__TASK GOAL__
State how many lines of the items contain the word "purple". Give only the number.

__THE DATA__
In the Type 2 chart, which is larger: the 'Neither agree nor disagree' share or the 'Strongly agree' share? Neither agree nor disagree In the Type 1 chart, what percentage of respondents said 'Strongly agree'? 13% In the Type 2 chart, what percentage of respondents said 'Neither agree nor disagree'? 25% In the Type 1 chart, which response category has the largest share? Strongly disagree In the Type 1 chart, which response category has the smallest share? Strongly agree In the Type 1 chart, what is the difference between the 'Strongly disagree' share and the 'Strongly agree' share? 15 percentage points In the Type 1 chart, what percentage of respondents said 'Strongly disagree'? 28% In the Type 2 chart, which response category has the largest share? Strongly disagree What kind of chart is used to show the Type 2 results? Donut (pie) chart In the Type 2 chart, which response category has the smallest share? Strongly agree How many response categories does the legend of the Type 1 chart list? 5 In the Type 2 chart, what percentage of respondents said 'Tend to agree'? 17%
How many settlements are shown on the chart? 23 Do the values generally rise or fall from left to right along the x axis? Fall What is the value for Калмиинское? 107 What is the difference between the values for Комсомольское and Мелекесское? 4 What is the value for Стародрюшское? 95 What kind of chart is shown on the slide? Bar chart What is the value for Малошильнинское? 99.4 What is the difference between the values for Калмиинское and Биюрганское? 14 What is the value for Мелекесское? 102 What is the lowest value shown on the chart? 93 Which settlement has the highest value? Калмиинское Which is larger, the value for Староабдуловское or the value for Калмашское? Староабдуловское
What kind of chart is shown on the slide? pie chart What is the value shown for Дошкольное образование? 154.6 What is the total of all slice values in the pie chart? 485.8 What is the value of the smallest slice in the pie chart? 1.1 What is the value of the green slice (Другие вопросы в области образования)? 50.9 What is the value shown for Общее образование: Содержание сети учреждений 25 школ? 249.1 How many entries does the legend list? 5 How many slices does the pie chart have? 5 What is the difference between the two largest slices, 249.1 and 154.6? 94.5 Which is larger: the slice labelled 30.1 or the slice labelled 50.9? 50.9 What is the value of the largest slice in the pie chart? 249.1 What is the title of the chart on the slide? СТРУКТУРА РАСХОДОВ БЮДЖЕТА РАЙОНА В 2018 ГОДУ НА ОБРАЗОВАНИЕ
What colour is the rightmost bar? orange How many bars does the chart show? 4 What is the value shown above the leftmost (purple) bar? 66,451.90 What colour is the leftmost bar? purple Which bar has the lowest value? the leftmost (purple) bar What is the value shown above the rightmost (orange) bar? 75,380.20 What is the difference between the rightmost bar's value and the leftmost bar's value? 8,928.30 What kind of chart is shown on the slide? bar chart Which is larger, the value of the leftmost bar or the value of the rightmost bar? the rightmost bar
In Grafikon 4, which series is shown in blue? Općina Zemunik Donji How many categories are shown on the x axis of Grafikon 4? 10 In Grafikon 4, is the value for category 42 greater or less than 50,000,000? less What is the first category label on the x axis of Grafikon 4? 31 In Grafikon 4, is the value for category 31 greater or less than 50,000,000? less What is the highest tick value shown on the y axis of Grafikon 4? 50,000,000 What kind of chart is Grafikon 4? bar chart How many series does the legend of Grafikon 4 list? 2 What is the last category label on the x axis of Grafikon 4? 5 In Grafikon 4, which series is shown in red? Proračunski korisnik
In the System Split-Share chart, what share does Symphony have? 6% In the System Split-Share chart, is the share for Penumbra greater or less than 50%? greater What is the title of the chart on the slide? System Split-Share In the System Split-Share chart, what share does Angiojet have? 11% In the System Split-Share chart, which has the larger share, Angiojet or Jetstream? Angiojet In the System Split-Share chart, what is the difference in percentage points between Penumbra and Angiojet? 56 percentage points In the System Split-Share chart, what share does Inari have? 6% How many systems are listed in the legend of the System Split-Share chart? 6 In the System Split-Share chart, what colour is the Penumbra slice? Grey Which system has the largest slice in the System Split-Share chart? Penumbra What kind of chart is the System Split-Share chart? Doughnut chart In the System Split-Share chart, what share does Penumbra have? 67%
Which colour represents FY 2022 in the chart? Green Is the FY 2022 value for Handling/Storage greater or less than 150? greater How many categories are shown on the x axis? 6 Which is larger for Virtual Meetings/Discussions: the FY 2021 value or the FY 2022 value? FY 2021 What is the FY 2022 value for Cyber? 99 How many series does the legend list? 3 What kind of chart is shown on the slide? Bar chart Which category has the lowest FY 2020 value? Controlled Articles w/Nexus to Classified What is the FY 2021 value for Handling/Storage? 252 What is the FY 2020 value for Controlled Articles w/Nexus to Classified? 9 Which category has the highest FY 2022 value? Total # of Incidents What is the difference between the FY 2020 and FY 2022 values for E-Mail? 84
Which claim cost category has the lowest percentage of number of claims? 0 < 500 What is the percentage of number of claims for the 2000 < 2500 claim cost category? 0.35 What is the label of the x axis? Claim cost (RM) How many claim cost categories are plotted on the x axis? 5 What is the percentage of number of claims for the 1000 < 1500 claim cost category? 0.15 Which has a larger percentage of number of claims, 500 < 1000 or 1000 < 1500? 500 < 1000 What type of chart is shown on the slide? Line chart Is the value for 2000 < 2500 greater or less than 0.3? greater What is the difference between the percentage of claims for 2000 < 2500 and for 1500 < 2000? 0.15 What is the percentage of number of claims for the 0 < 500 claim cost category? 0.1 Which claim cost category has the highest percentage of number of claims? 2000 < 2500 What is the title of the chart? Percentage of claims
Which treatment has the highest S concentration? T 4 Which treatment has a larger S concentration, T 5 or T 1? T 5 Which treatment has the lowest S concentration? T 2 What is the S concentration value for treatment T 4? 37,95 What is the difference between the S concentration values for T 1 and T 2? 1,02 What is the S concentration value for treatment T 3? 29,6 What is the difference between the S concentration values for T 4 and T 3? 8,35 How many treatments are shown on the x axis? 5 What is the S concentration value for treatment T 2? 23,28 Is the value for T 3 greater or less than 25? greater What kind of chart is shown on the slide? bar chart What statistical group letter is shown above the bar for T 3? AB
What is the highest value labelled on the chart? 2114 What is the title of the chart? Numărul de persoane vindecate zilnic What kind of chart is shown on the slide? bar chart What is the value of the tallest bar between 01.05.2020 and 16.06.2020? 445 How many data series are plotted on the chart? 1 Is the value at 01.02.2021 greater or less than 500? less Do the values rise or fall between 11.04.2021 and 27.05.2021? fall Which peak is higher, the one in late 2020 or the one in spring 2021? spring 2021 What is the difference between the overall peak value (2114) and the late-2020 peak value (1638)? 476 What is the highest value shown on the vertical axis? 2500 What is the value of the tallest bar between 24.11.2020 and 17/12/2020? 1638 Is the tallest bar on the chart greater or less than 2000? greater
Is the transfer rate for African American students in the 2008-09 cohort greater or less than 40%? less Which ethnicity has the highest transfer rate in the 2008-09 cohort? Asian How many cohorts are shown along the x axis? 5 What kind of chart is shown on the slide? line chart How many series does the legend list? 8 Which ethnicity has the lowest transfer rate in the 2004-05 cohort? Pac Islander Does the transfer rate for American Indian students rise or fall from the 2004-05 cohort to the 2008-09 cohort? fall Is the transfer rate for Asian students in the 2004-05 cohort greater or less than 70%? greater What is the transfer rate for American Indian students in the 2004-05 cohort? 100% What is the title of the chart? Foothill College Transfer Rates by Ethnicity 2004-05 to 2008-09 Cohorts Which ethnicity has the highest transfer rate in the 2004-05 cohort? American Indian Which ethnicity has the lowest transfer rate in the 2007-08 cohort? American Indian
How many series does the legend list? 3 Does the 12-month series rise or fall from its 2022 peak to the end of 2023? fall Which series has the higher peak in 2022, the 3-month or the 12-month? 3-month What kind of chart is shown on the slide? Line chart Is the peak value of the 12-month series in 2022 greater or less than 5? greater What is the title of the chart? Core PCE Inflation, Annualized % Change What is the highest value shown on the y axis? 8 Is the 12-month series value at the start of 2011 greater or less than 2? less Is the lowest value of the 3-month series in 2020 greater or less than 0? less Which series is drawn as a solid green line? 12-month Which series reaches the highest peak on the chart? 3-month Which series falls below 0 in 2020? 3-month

__OUTPUT FOR THIS EXERCISE__
1